## Task details
Set down the material below word for word, excluding the pictures.
------------------------------------------------------------------------
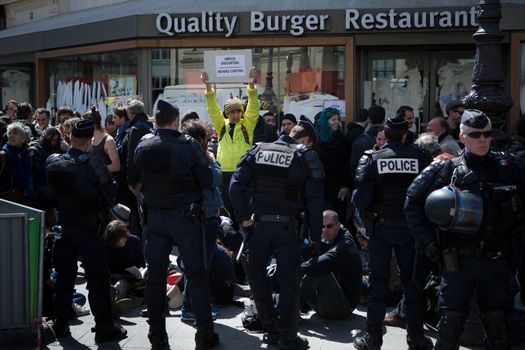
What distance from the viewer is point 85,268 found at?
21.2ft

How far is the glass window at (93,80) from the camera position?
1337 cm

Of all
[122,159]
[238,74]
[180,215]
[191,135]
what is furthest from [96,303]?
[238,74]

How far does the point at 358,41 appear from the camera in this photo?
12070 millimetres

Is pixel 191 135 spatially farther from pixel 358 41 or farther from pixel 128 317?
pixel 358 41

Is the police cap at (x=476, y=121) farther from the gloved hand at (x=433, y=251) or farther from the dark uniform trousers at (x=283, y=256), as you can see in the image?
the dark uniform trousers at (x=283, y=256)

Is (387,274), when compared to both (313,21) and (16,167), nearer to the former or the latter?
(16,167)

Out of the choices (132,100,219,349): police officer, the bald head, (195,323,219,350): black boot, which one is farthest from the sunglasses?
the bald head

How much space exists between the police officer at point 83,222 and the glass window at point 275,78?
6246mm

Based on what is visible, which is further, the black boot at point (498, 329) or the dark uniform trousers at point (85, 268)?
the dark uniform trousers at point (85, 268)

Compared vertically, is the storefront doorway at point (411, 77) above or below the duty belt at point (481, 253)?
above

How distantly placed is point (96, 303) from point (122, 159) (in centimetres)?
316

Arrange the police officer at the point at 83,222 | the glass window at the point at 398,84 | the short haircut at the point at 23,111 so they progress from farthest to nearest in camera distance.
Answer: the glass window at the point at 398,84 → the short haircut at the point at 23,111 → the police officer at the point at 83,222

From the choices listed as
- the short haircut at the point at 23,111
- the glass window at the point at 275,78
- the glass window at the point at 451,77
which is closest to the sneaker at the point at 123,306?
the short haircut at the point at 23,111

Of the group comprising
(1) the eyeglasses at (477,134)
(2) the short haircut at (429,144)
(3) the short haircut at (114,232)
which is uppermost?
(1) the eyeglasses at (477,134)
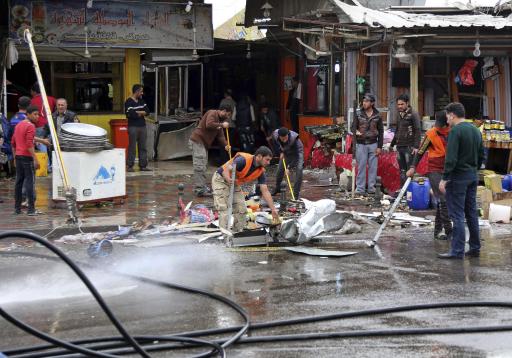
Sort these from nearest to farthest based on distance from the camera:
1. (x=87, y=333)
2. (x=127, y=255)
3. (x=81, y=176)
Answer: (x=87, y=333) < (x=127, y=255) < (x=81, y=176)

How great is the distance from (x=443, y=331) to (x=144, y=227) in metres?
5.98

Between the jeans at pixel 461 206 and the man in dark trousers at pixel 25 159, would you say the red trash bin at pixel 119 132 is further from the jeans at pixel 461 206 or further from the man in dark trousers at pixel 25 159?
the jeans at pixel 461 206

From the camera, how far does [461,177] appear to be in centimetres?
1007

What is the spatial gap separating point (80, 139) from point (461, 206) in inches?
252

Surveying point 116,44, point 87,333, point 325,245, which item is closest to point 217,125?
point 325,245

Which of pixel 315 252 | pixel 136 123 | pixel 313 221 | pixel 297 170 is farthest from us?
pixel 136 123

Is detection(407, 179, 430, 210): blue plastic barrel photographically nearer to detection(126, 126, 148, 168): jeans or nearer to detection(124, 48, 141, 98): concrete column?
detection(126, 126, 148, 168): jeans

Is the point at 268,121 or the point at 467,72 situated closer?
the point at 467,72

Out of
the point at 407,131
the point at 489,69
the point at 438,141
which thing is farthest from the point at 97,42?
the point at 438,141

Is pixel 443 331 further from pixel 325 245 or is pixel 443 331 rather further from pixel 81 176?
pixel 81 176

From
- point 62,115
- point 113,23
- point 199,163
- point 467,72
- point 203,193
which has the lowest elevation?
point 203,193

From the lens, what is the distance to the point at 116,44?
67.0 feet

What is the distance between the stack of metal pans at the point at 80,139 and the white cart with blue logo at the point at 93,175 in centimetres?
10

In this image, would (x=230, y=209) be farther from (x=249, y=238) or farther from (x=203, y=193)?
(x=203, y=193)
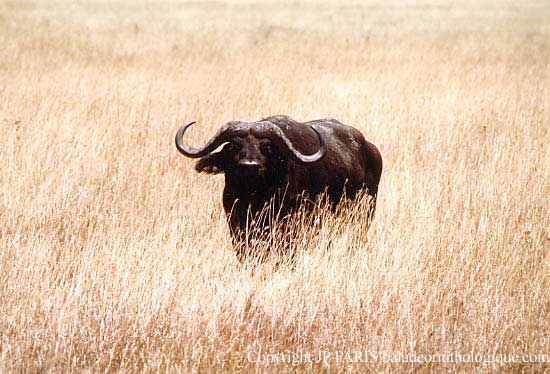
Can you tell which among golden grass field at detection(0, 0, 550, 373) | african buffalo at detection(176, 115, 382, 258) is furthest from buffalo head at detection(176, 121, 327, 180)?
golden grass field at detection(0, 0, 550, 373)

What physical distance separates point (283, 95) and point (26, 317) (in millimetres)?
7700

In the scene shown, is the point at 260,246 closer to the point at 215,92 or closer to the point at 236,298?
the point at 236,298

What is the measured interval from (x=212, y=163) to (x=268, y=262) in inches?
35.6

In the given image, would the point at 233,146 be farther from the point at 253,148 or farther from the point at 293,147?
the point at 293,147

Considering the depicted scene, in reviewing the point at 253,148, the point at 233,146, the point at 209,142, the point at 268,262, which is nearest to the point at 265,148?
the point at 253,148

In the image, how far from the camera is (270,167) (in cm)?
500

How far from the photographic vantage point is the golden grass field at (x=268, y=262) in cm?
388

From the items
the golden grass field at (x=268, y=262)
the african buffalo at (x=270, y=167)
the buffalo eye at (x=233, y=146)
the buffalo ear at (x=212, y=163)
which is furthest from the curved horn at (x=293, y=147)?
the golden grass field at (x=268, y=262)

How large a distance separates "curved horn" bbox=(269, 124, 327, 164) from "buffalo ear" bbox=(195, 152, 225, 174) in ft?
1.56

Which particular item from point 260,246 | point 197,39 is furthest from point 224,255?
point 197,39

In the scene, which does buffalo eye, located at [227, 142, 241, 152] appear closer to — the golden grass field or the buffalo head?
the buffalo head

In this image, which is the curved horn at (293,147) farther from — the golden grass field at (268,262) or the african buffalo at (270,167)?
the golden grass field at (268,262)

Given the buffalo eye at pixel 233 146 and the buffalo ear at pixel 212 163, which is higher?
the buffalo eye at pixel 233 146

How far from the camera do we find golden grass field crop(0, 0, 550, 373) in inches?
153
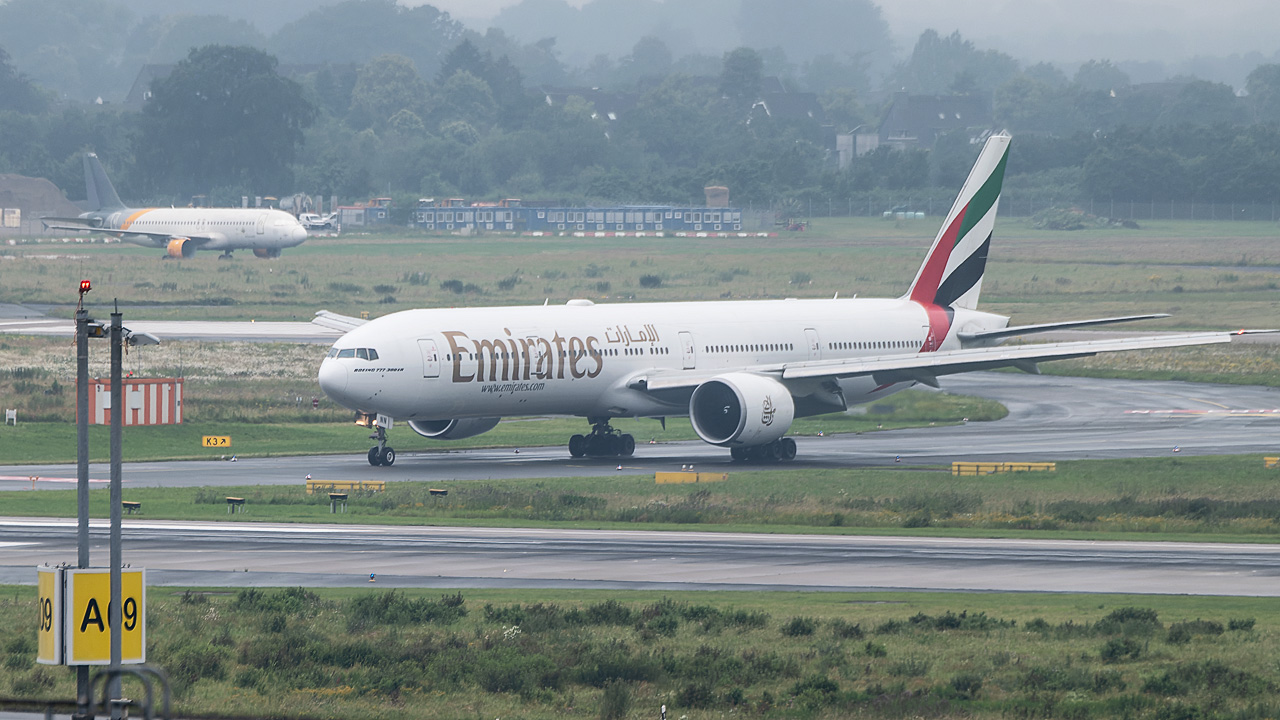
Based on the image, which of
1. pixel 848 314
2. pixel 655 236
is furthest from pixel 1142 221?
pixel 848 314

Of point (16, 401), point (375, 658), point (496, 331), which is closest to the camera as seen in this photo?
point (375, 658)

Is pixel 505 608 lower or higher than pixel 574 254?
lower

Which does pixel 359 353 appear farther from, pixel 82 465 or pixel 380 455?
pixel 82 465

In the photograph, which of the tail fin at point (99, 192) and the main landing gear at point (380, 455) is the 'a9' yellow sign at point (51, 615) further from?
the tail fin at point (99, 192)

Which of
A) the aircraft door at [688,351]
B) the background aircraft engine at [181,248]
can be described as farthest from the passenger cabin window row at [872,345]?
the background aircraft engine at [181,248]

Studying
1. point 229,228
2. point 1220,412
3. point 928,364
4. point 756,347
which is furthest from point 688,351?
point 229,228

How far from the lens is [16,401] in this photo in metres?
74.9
------------------------------------------------------------------------
## Task solution
What distance from the viewer is point 85,268 found at?
21.2ft

How far is the glass window at (93,80) from the camera position?
1337 cm

Of all
[122,159]
[238,74]
[180,215]
[191,135]
what is furthest from [96,303]?
[238,74]

How far does the point at 358,41 appear from the camera in this photo?
12070 millimetres

Is pixel 191 135 spatially farther from pixel 358 41 or farther from pixel 128 317?
pixel 358 41

Is the police cap at (x=476, y=121) farther from the gloved hand at (x=433, y=251) or farther from the dark uniform trousers at (x=283, y=256), as you can see in the image?
the dark uniform trousers at (x=283, y=256)

Is (387,274), when compared to both (313,21) and (16,167), nearer to the former or the latter?
(16,167)

Out of the choices (132,100,219,349): police officer, the bald head, (195,323,219,350): black boot, which one is farthest from the sunglasses?
the bald head

How much space exists between the police officer at point 83,222 and the glass window at point 275,78?
6246mm

Based on what is visible, which is further, the black boot at point (498, 329) or the dark uniform trousers at point (85, 268)?
the dark uniform trousers at point (85, 268)

Compared vertically, is the storefront doorway at point (411, 77) above or below the duty belt at point (481, 253)?
above

How distantly placed is point (96, 303) from point (122, 159) (in centimetres)?
316

Arrange the police officer at the point at 83,222 | the glass window at the point at 398,84 | the short haircut at the point at 23,111 so they progress from farthest to nearest in camera distance.
Answer: the glass window at the point at 398,84 → the short haircut at the point at 23,111 → the police officer at the point at 83,222

From the choices listed as
- the short haircut at the point at 23,111
- the glass window at the point at 275,78
- the glass window at the point at 451,77
which is closest to the sneaker at the point at 123,306?
the short haircut at the point at 23,111

Of the group comprising
(1) the eyeglasses at (477,134)
(2) the short haircut at (429,144)
(3) the short haircut at (114,232)
which is uppermost?
(1) the eyeglasses at (477,134)
Sort these from nearest to farthest based on distance from the camera:
1. (x=87, y=333)
2. (x=127, y=255)
3. (x=81, y=176)
Answer: (x=87, y=333) < (x=127, y=255) < (x=81, y=176)

How great is the distance from (x=443, y=331) to (x=144, y=227) in metres?
5.98

Between the jeans at pixel 461 206 and the man in dark trousers at pixel 25 159, would you say the red trash bin at pixel 119 132 is further from the jeans at pixel 461 206 or further from the man in dark trousers at pixel 25 159?
the jeans at pixel 461 206

From the camera, how far does [461,177] appear to be in centimetres?
1007

What is the spatial gap separating point (80, 139) from point (461, 206) in inches?
252

Surveying point 116,44, point 87,333, point 325,245, which item is closest to point 217,125?
point 325,245

Which of pixel 315 252 | pixel 136 123 | pixel 313 221 | pixel 297 170 is farthest from us?
pixel 136 123

Is detection(407, 179, 430, 210): blue plastic barrel photographically nearer to detection(126, 126, 148, 168): jeans or nearer to detection(124, 48, 141, 98): concrete column?
detection(126, 126, 148, 168): jeans

Is the point at 268,121 or the point at 467,72 situated closer?
the point at 467,72

Out of
the point at 407,131
the point at 489,69
the point at 438,141
which thing is farthest from the point at 97,42?
the point at 438,141

Is pixel 443 331 further from pixel 325 245 or is pixel 443 331 rather further from pixel 81 176?
pixel 81 176

From
- point 62,115
- point 113,23
- point 199,163
- point 467,72
- point 203,193
which has the lowest elevation?
point 203,193

From the lens, what is the distance to the point at 116,44?
67.0 feet

What is the distance between the stack of metal pans at the point at 80,139 and the white cart with blue logo at the point at 93,175 in centimetres?
10

In this image, would (x=230, y=209) be farther from (x=249, y=238) or farther from (x=203, y=193)?
(x=203, y=193)
Can you tell which among golden grass field at detection(0, 0, 550, 373) | african buffalo at detection(176, 115, 382, 258) is furthest from buffalo head at detection(176, 121, 327, 180)?
golden grass field at detection(0, 0, 550, 373)

What physical distance separates point (283, 95) and point (26, 317) (in millimetres)?
7700

In the scene shown, is the point at 260,246 closer to the point at 215,92 or closer to the point at 236,298?
the point at 236,298

What is the measured interval from (x=212, y=163) to (x=268, y=262) in inches?
35.6

In the given image, would the point at 233,146 be farther from the point at 253,148 or farther from the point at 293,147?
the point at 293,147

Considering the depicted scene, in reviewing the point at 253,148, the point at 233,146, the point at 209,142, the point at 268,262, which is nearest to the point at 265,148?
the point at 253,148

In the image, how far from the camera is (270,167) (in cm)?
500

How far from the photographic vantage point is the golden grass field at (x=268, y=262) in cm?
388

From the items
the golden grass field at (x=268, y=262)
the african buffalo at (x=270, y=167)
the buffalo eye at (x=233, y=146)
the buffalo ear at (x=212, y=163)
which is furthest from the curved horn at (x=293, y=147)?
the golden grass field at (x=268, y=262)

How large a distance separates "curved horn" bbox=(269, 124, 327, 164) from "buffalo ear" bbox=(195, 152, 225, 174) in ft?
1.56

Which particular item from point 260,246 | point 197,39 is furthest from point 224,255?
point 197,39

In the scene, which does buffalo eye, located at [227, 142, 241, 152] appear closer to — the golden grass field or the buffalo head?
the buffalo head

In this image, which is the curved horn at (293,147) farther from — the golden grass field at (268,262) or the african buffalo at (270,167)?
the golden grass field at (268,262)

Given the buffalo eye at pixel 233 146 and the buffalo ear at pixel 212 163, which is higher?
the buffalo eye at pixel 233 146

How far from the camera do we find golden grass field crop(0, 0, 550, 373) in inches?
153
Based on the image, which of
1. pixel 848 314
2. pixel 655 236
is furthest from pixel 1142 221?
pixel 848 314

Of point (16, 401), point (375, 658), point (496, 331), which is closest to the camera as seen in this photo?
point (375, 658)

Is pixel 505 608 lower or higher than pixel 574 254?
lower

Which does pixel 359 353 appear farther from, pixel 82 465 or pixel 380 455?
pixel 82 465

In the photograph, which of the tail fin at point (99, 192) and the main landing gear at point (380, 455) is the 'a9' yellow sign at point (51, 615) further from?
the tail fin at point (99, 192)

Which of
A) the aircraft door at [688,351]
B) the background aircraft engine at [181,248]
can be described as farthest from the passenger cabin window row at [872,345]?
the background aircraft engine at [181,248]

Studying
1. point 229,228
2. point 1220,412
3. point 928,364
4. point 756,347
which is furthest from point 688,351?
point 229,228

How far from the lens is [16,401] in this photo in metres?
74.9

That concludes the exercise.